Task — Return all the data verbatim but without images.

Provided entries —

"""

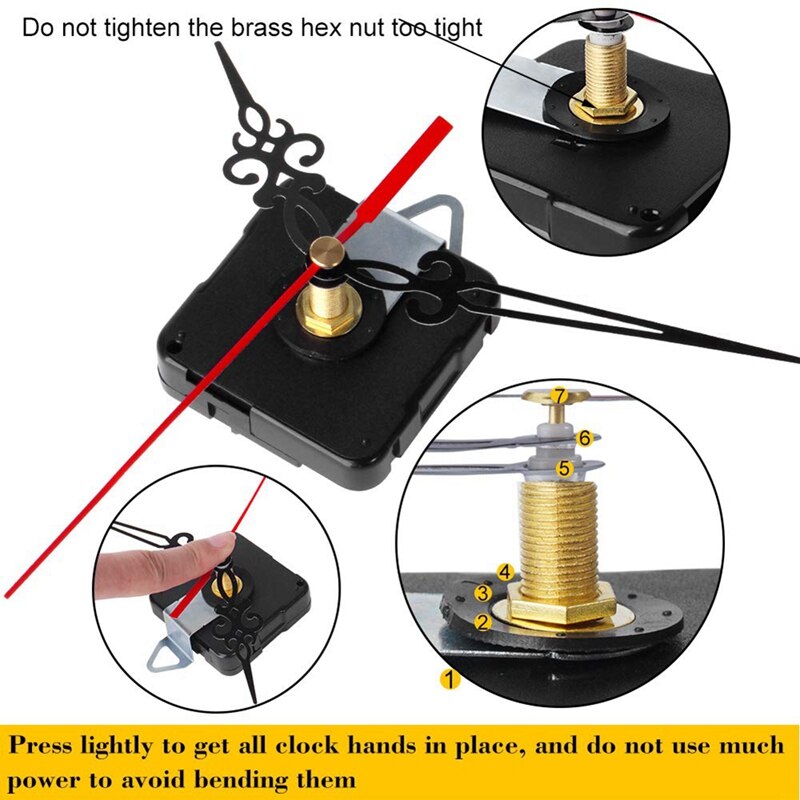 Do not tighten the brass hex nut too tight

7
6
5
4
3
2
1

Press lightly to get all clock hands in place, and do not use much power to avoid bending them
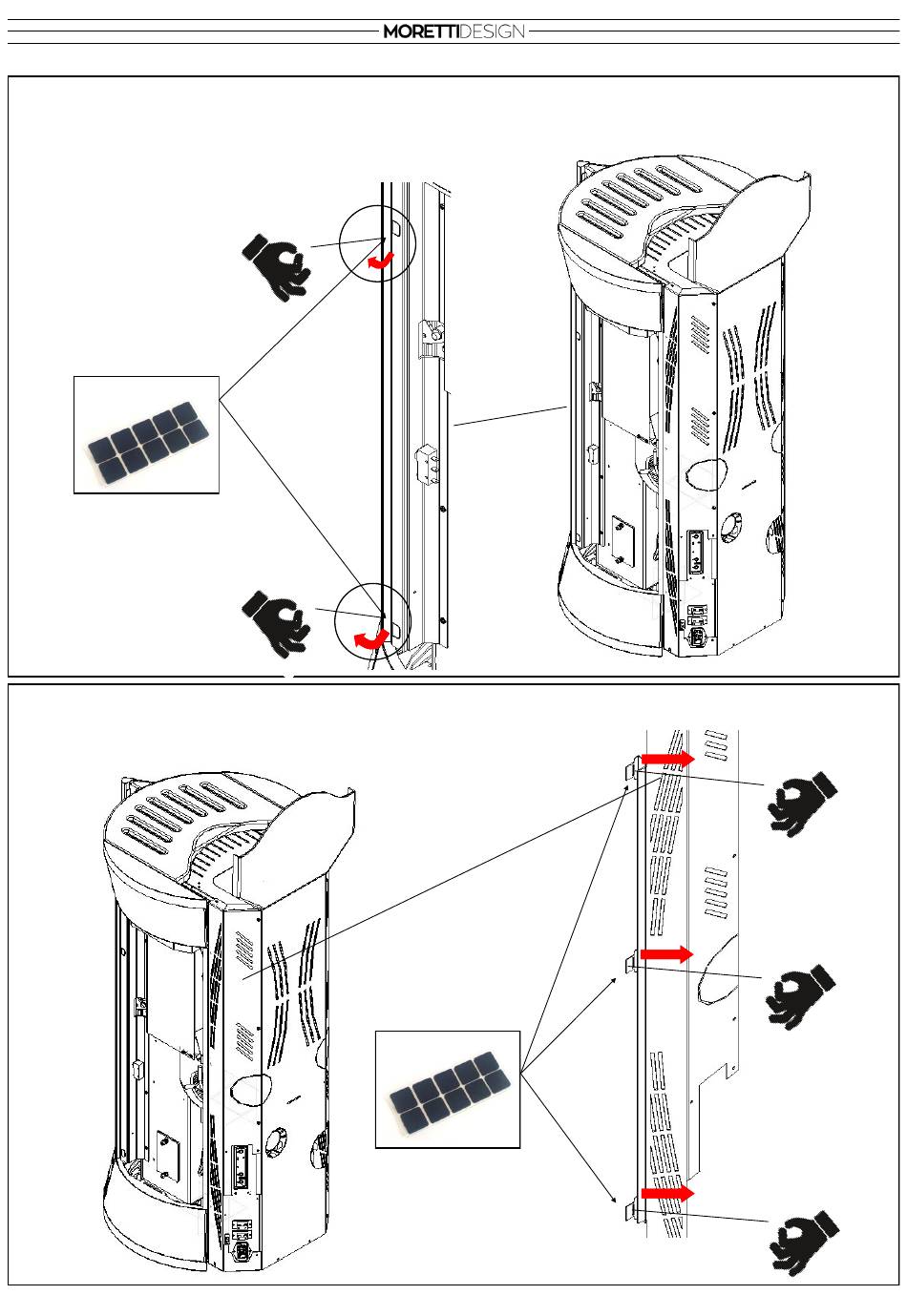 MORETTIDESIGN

"""

Output for this exercise —
 Do not tighten the brass hex nut too tight

7
6
5
4
3
2
1

Press lightly to get all clock hands in place, and do not use much power to avoid bending them
 MORETTIDESIGN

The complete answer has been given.